Data excerpts:

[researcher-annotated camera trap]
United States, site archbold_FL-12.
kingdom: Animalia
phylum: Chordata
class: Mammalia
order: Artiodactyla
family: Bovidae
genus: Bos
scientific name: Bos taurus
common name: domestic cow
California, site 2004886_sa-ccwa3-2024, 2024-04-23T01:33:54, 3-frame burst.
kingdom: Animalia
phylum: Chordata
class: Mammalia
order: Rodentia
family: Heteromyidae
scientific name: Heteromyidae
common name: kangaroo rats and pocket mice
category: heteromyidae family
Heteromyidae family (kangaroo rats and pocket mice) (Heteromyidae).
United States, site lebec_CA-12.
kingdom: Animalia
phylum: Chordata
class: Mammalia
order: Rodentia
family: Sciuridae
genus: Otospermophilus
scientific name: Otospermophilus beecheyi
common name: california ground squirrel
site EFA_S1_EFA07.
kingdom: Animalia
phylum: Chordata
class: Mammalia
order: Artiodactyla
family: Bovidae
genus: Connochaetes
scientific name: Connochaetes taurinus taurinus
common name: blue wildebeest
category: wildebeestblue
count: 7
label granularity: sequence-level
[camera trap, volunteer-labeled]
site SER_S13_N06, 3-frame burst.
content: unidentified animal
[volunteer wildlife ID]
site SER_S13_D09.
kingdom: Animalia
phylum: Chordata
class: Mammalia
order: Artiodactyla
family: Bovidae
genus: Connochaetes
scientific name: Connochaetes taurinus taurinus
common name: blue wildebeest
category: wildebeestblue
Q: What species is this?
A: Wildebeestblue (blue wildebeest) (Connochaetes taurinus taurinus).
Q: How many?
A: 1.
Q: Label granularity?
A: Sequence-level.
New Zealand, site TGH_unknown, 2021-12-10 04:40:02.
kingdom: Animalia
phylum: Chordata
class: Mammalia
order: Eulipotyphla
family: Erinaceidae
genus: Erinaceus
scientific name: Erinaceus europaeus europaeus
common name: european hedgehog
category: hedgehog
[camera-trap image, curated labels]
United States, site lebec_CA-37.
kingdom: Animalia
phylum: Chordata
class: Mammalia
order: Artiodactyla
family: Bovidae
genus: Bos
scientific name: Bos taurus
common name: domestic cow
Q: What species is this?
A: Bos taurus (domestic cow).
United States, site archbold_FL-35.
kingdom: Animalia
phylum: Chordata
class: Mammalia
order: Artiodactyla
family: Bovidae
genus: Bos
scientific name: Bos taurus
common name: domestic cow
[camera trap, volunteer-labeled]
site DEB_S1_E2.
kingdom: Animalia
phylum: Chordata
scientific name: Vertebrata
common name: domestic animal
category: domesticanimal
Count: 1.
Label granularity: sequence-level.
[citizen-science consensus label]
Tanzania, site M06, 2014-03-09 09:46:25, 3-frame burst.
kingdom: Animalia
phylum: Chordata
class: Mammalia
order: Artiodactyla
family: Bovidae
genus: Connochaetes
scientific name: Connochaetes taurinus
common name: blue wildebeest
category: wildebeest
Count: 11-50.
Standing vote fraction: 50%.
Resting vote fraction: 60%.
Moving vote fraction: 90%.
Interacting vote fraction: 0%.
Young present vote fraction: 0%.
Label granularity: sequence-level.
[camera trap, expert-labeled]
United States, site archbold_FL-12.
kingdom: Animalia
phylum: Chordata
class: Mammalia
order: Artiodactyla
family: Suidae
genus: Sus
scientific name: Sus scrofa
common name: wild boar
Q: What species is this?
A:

■ YOUR OBJECTIVE:
The entries above must be transcribed word for word.

■ TASK RESULT:
[researcher-annotated camera trap]
United States, site archbold_FL-12.
kingdom: Animalia
phylum: Chordata
class: Mammalia
order: Artiodactyla
family: Bovidae
genus: Bos
scientific name: Bos taurus
common name: domestic cow
California, site 2004886_sa-ccwa3-2024, 2024-04-23T01:33:54, 3-frame burst.
kingdom: Animalia
phylum: Chordata
class: Mammalia
order: Rodentia
family: Heteromyidae
scientific name: Heteromyidae
common name: kangaroo rats and pocket mice
category: heteromyidae family
Heteromyidae family (kangaroo rats and pocket mice) (Heteromyidae).
United States, site lebec_CA-12.
kingdom: Animalia
phylum: Chordata
class: Mammalia
order: Rodentia
family: Sciuridae
genus: Otospermophilus
scientific name: Otospermophilus beecheyi
common name: california ground squirrel
site EFA_S1_EFA07.
kingdom: Animalia
phylum: Chordata
class: Mammalia
order: Artiodactyla
family: Bovidae
genus: Connochaetes
scientific name: Connochaetes taurinus taurinus
common name: blue wildebeest
category: wildebeestblue
count: 7
label granularity: sequence-level
[camera trap, volunteer-labeled]
site SER_S13_N06, 3-frame burst.
content: unidentified animal
[volunteer wildlife ID]
site SER_S13_D09.
kingdom: Animalia
phylum: Chordata
class: Mammalia
order: Artiodactyla
family: Bovidae
genus: Connochaetes
scientific name: Connochaetes taurinus taurinus
common name: blue wildebeest
category: wildebeestblue
Q: What species is this?
A: Wildebeestblue (blue wildebeest) (Connochaetes taurinus taurinus).
Q: How many?
A: 1.
Q: Label granularity?
A: Sequence-level.
New Zealand, site TGH_unknown, 2021-12-10 04:40:02.
kingdom: Animalia
phylum: Chordata
class: Mammalia
order: Eulipotyphla
family: Erinaceidae
genus: Erinaceus
scientific name: Erinaceus europaeus europaeus
common name: european hedgehog
category: hedgehog
[camera-trap image, curated labels]
United States, site lebec_CA-37.
kingdom: Animalia
phylum: Chordata
class: Mammalia
order: Artiodactyla
family: Bovidae
genus: Bos
scientific name: Bos taurus
common name: domestic cow
Q: What species is this?
A: Bos taurus (domestic cow).
United States, site archbold_FL-35.
kingdom: Animalia
phylum: Chordata
class: Mammalia
order: Artiodactyla
family: Bovidae
genus: Bos
scientific name: Bos taurus
common name: domestic cow
[camera trap, volunteer-labeled]
site DEB_S1_E2.
kingdom: Animalia
phylum: Chordata
scientific name: Vertebrata
common name: domestic animal
category: domesticanimal
Count: 1.
Label granularity: sequence-level.
[citizen-science consensus label]
Tanzania, site M06, 2014-03-09 09:46:25, 3-frame burst.
kingdom: Animalia
phylum: Chordata
class: Mammalia
order: Artiodactyla
family: Bovidae
genus: Connochaetes
scientific name: Connochaetes taurinus
common name: blue wildebeest
category: wildebeest
Count: 11-50.
Standing vote fraction: 50%.
Resting vote fraction: 60%.
Moving vote fraction: 90%.
Interacting vote fraction: 0%.
Young present vote fraction: 0%.
Label granularity: sequence-level.
[camera trap, expert-labeled]
United States, site archbold_FL-12.
kingdom: Animalia
phylum: Chordata
class: Mammalia
order: Artiodactyla
family: Suidae
genus: Sus
scientific name: Sus scrofa
common name: wild boar
Q: What species is this?
A:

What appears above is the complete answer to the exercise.